Start DOCUMENT SECTION

MFA - made for adsense. Just how this is explained is subjective to who you ask. I would dub a MFA website as one that has little to no original content - usually articles from article directories, or the use of scraped content. Scraped content can be news feeds, blog posts from other blogs, or even right ripped off content from higher ranking websites. This scraped content is usually used in place of real content.

The drawbacks to MFA include but are not limited to - poor search results on the search engines because of the lack of real content and or duplicate content penalties, very poor user satisfaction, and little likelihood of someone naturally linking to your MFA or bookmarking it. Google has also seen fit to remove the worst of these from their search results. Obviously they haven't gotten them all, and may never, but if you value your domain name why risk having it dropped from the search index with no guarantee it will ever be re-included?

End DOCUMENT SECTION
Start INFORMATION SUPPLIED

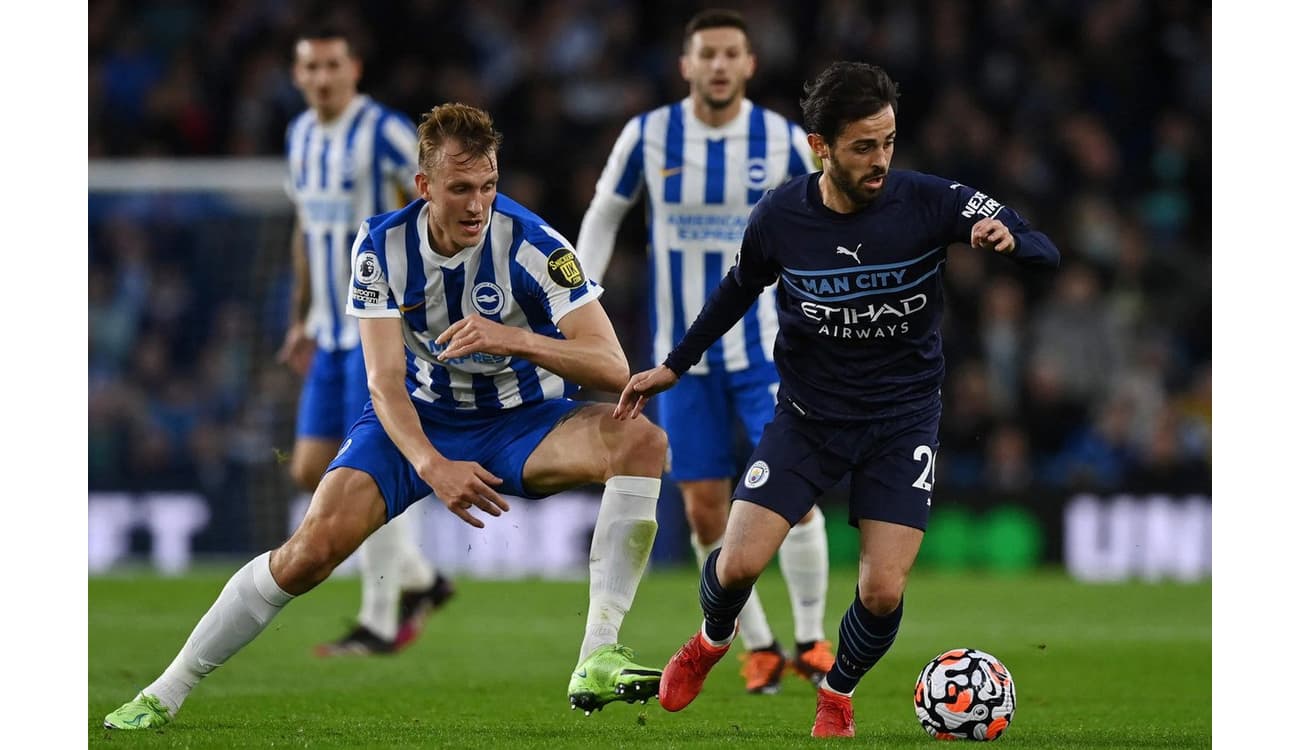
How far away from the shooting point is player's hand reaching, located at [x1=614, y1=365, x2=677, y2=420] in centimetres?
537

End INFORMATION SUPPLIED

→ GIVEN REQUEST
Extend the passage on made-for-AdSense websites, picking up after its final sentence.

→ TASK ANSWER
As for the rudimentary website I mentioned - I always use original text content - even if it is only a few hundred words per page. That one in particular was put up on a very ugly and plain template as a placeholder till I could finish the content/website at a later time. The advantage there is I can get it indexed by the search engines while finishing up the website. Just be sure if you copy that model that you take care to make that first page worth indexing - ie - proper keyword density, great title tag, and enough on-topic content that the search engines take notice of it.

Why would I use such an ugly template up front? Because of the way it is designed. It contains no javascript or other types of coding to trip up or otherwise turnaway the search crawlers, and it places my most important text - the original text copy - before the rest of the html code, so the crawlers are sure to find it as I intended them too.

Then there is the matter of actual ad unit layouts. I prefer the less is more approach when making minisites - or full blown websites for that matter. Just because you can use four adsense units per page doesn't mean you should every time. Let's face it - nobody likes seeing a webpage with more ads than text copy. It turns people away, and if they are not reading your website - they are not likely to click your ads, link to it, bookmark it, tell others about it etc etc etc.

Hope that helps.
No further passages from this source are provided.